Für den vorliegenden Fall ist festzuhalten, dass ein großes öffentliches Interesse an der Aufrechterhaltung der öffentlichen Ordnung auf dem Gebiet des Fremdenwesens besteht.
Das Verschulden des Beschwerdeführers und die Intensität der Beeinträchtigung des strafrechtlich geschützten Rechtsgutes durch die Tat ist als erheblich einzustufen. Es gibt keine Hinweise darauf, dass der Beschwerdeführer auch nur den Versuch unternommen hat, seiner Ausreiseverpflichtung nachzukommen.
Mildernd war lediglich die Unbescholtenheit des Beschwerdeführers zu berücksichtigen.

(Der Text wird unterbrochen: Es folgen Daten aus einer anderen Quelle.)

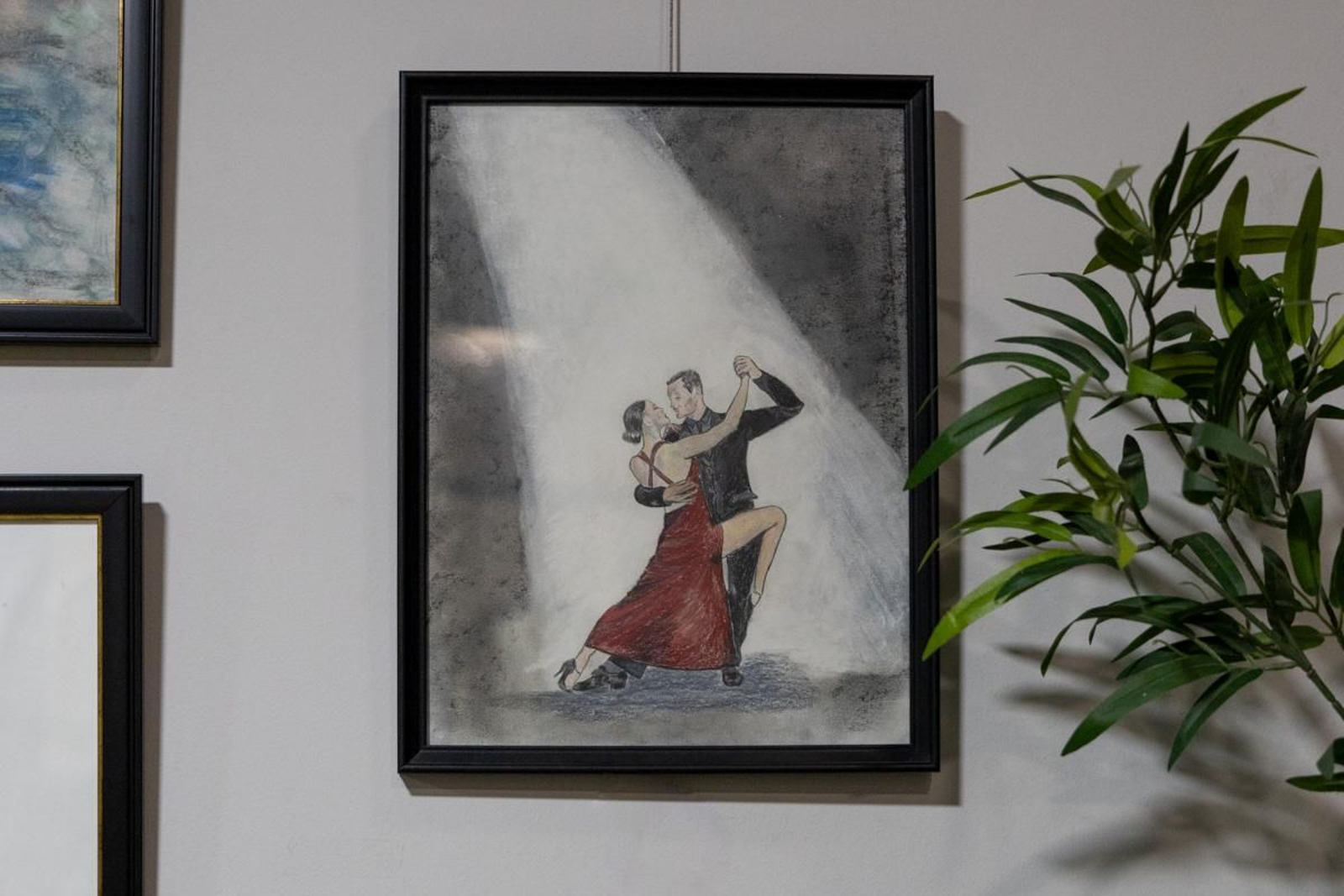 El simbolismo revive en 'Venenos', la nueva muestra de Jairo Díaz inspirada en Baudelaire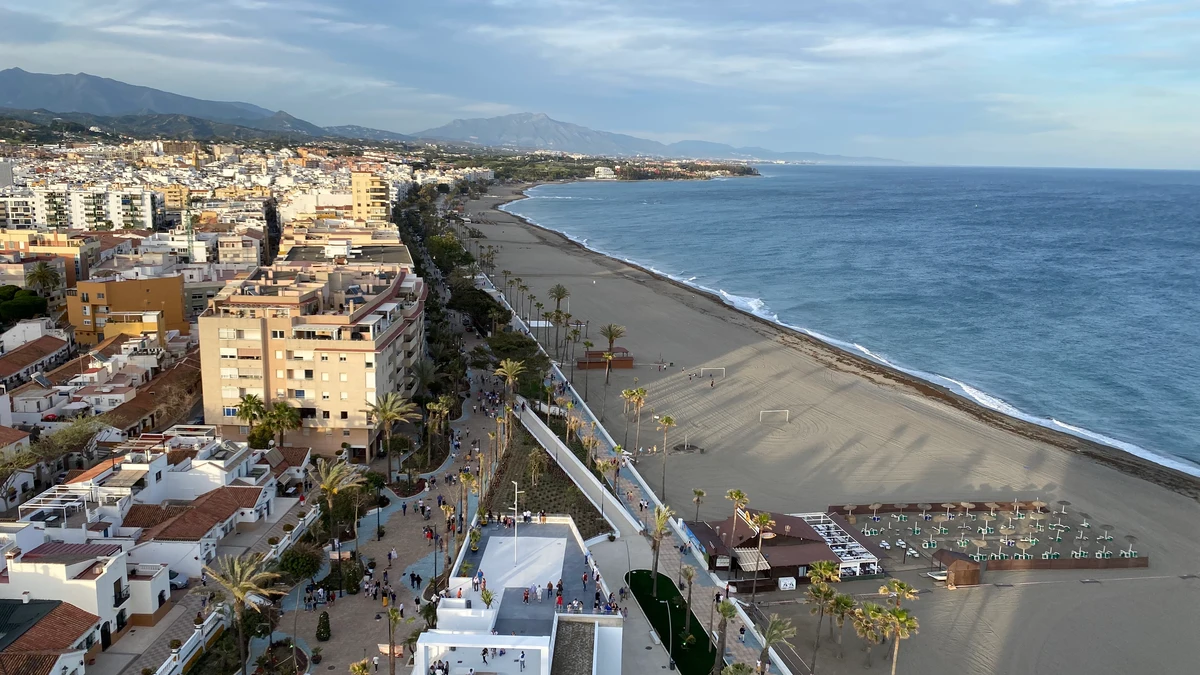 Estepona estrena uno de los mayores paseos marítimos de España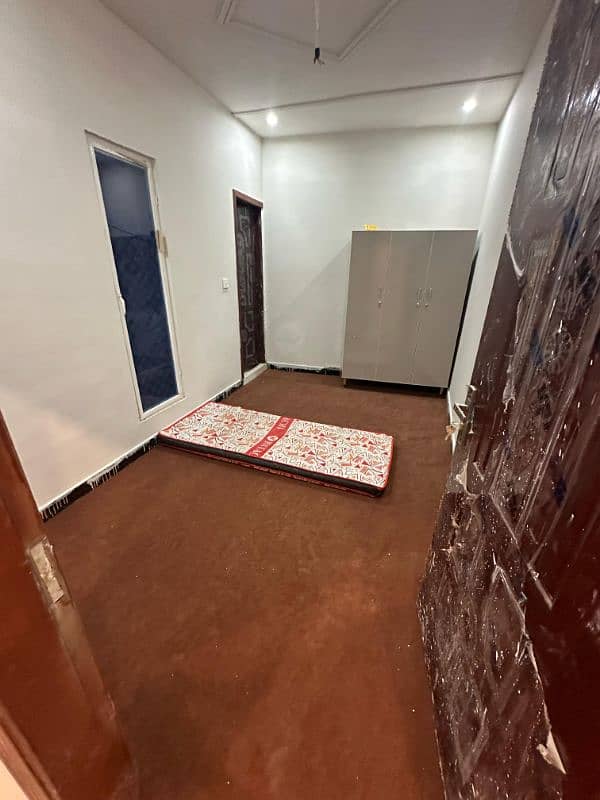 Furnished Room available for rent near 6th road Rawalpindi 3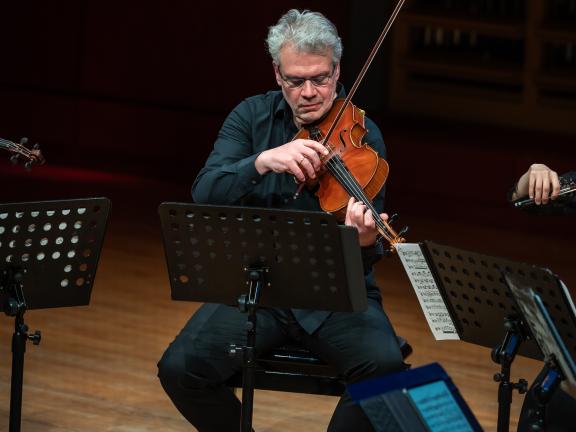 Stefan Fehlandt, Viola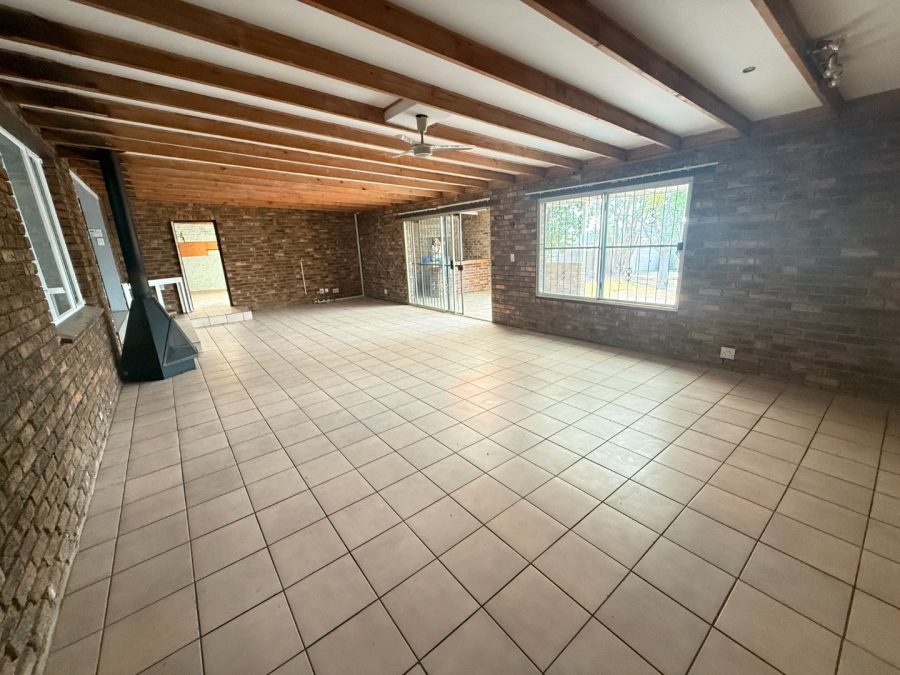 4 Bedroom Property for Sale in Rooihuiskraal Gauteng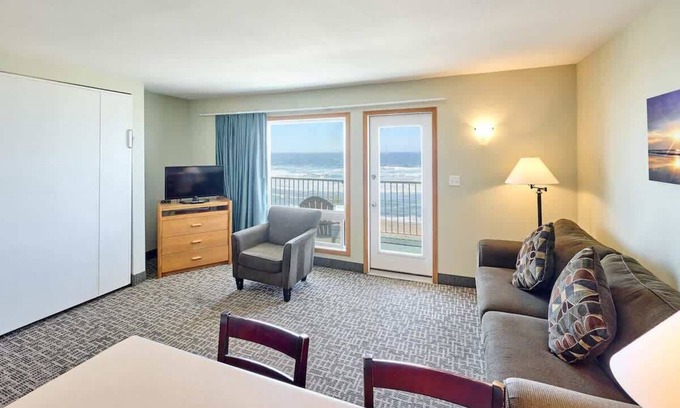 Logsden Condo | Corner Oceanview King Suite, Full Kitchen, Beach Access, Pool & Hot Tub!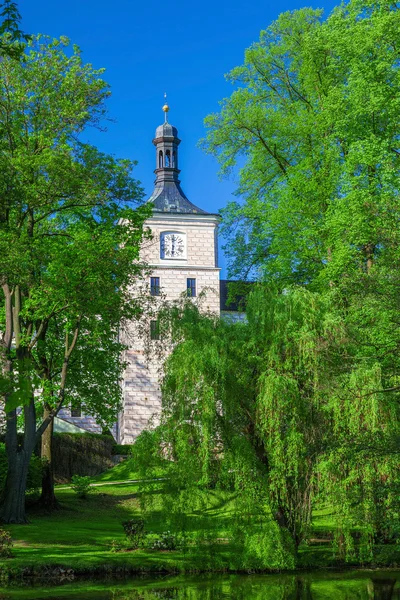 Hermoso castillo Breznice en la República Checa — Foto de Stock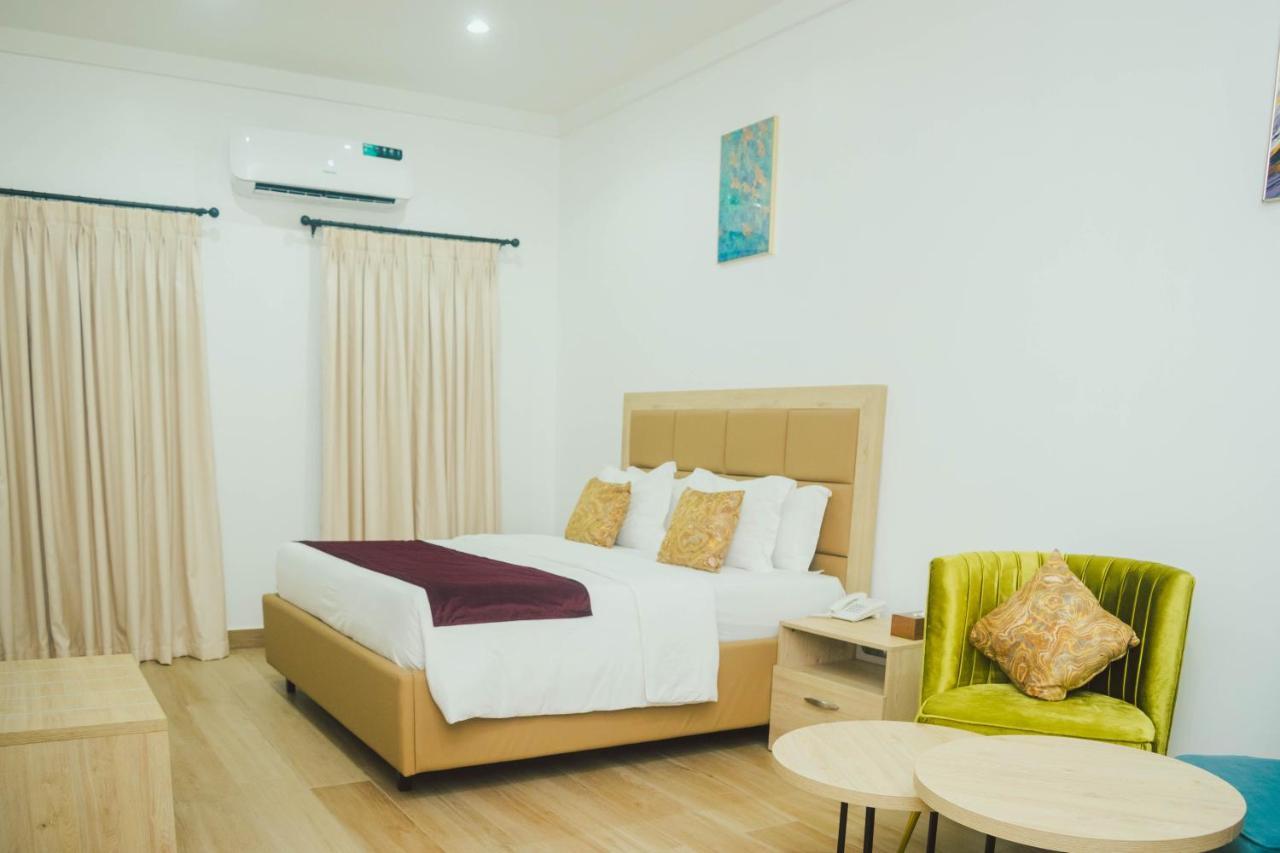 Quest Boutique Hotel Gwarinpa Экстерьер фото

Unter Berücksichtigung der genannten Strafzumessungsgründen und den allseitigen Verhältnissen des Beschwerdeführers, erachtete das erkennende Gericht die im unteren Bereich des gesetzlich vorgesehenen Strafrahmens festgesetzte Geldstrafe sowie die dazu adäquat festgesetzte Ersatzfreiheitsstrafe als tat-, täter- und schuldangemessen an. Sie ist zudem erforderlich, um den Beschwerdeführer in Hinkunft von Verwaltungsübertretungen der gleichen Art abzuhalten und um generalpräventiv zu wirken.
Da weder die Bedeutung des strafrechtlich geschützten Rechtsgutes noch das Verschulden als geringfügig anzusehen sind, ist die Anwendung des § 45 Abs. 1 Z 4 VStG nicht in Betracht gekommen.
Da der Beschwerde nicht Folge zu geben ist, gelangen gemäß § 52 Abs. 1 und 2 VwGVG Kosten für das verwaltungsgerichtliche Verfahren im Ausmaß von 20% der verhängten Geldstrafen zur Vorschreibung.
Die ordentliche Revision ist nicht zulässig, da im gegenständlichen Verfahren keine Rechtsfrage zu lösen war, der im Sinne des Art. 133 Abs. 4 B-VG grundsätzliche Bedeutung zukommt. Vom erkennenden Gericht wurde gegenständlich eine einzelfallbezogene Beurteilung nach Maßgabe der Judikatur des Verwaltungsgerichtshofes auf einer verfahrensrechtlich einwandfreien Grundlage und in vertreterbarer Weise vorgenommen (vgl. VwGH 23.5.2024, Ra 2022/21/0147, VwGH 7.12.2021, Ra 2021/22/0130). Bei der Strafbemessung handelt es sich um eine Ermessensentscheidung, die nach den vom Gesetzgeber in § 19 VStG festgelegten Kriterien vorgenommen wurde. Das Ermessen wurde im Sinne des Gesetzes geübt, sodass auch diesbezüglich keine Rechtsfrage grundsätzlicher Bedeutung vorliegt, zumal der Verwaltungsgerichtshof (bloß) zu prüfen hat, ob die verhängte Strafe unter Bedachtnahme auf die Strafbemessungsgründe vertretbar erscheint (vgl. VwGH 23.2.2017, Ra 2017/09/0004).